The best part of this story is actually that the data show how the private sector has steadily increased its provision of paid leave to first-time mothers from 16 percent since the 1960s to over 50 percent in 2008 (the last time data were available).

If you add disability (which is often used as paid leave), that number grows to 61 percent, which is a 280 percent increase over the period.

As a result, the share of first-time mothers who quit working declined "from over 60 percent in 1961 to just over 20 percent in 2008." As Brown Calder writes, "This represents a 66 percent decline in first-time mothers who quit their jobs, in the absence of federal government supported leave."

Even in the absence of updated data, we can assume this upper trend is continuing.

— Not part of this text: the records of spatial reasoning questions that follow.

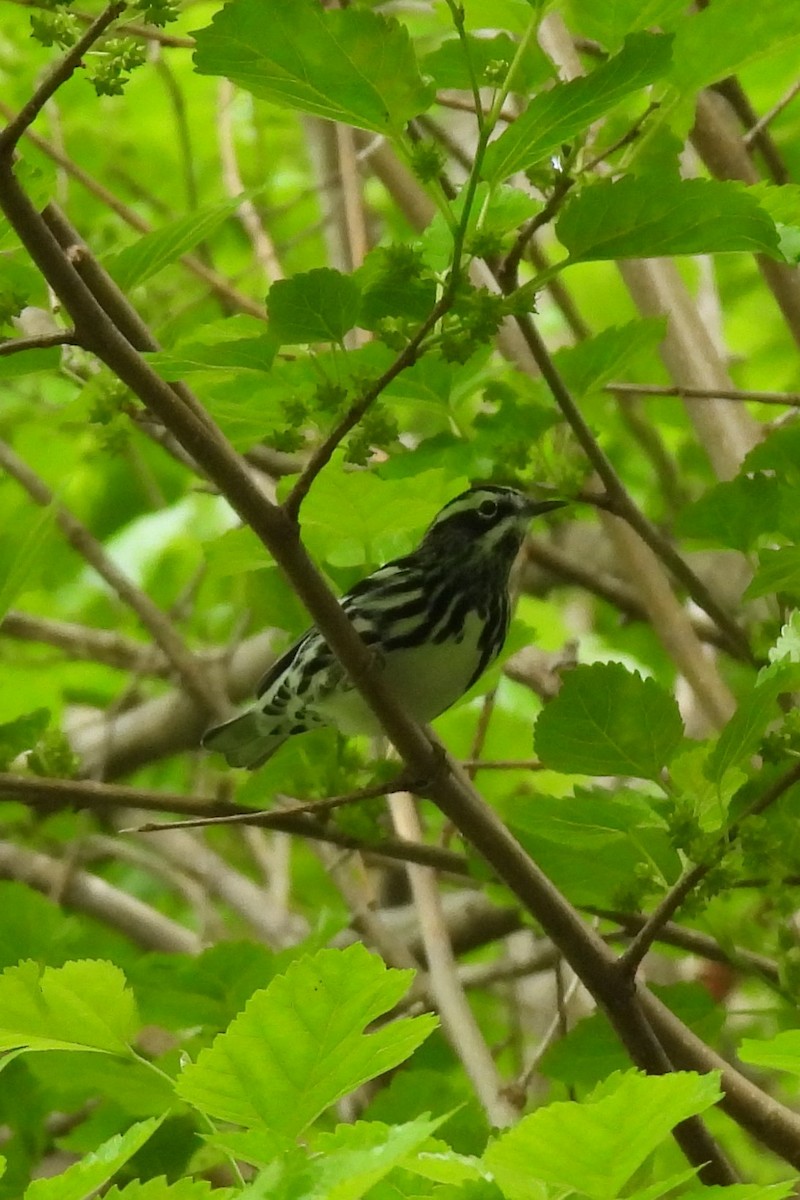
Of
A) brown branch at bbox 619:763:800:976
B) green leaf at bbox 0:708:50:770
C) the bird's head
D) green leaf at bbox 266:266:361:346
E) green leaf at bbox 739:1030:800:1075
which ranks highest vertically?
green leaf at bbox 266:266:361:346

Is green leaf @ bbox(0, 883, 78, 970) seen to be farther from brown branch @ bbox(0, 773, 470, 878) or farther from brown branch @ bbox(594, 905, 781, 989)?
brown branch @ bbox(594, 905, 781, 989)

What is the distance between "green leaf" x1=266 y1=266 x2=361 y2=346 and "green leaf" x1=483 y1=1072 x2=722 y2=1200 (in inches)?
18.9

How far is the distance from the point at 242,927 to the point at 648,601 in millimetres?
987

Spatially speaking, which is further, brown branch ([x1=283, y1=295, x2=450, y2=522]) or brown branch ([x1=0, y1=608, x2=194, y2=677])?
brown branch ([x1=0, y1=608, x2=194, y2=677])

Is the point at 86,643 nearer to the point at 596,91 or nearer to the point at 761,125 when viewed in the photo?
the point at 761,125

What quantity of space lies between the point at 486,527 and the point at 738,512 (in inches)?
19.1

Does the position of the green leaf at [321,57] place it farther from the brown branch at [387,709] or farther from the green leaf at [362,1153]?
the green leaf at [362,1153]

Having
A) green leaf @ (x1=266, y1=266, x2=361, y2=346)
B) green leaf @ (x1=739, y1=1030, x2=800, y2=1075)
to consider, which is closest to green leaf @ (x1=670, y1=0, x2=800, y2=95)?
green leaf @ (x1=266, y1=266, x2=361, y2=346)

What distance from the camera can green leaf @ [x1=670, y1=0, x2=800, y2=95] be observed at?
919 mm

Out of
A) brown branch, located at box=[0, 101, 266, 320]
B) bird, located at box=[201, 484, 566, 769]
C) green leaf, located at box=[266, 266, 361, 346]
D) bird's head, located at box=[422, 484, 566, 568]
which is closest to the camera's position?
green leaf, located at box=[266, 266, 361, 346]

She writes, "Over 100 large name-brand companies have created or expanded paid family leave policies over the last three years, and a long list of major companies, including Walmart, Walgreens, Home Depot, Target, Starbucks, Amazon, FedEx, and McDonald's, have created or expanded paid leave programs since late 2017 alone."

Better news yet is that this expansion benefited low-wage and hourly workers, too. This is important since the data is clear that the women or men who don't benefit from paid leave are historically lower-income women and hourly wage workers.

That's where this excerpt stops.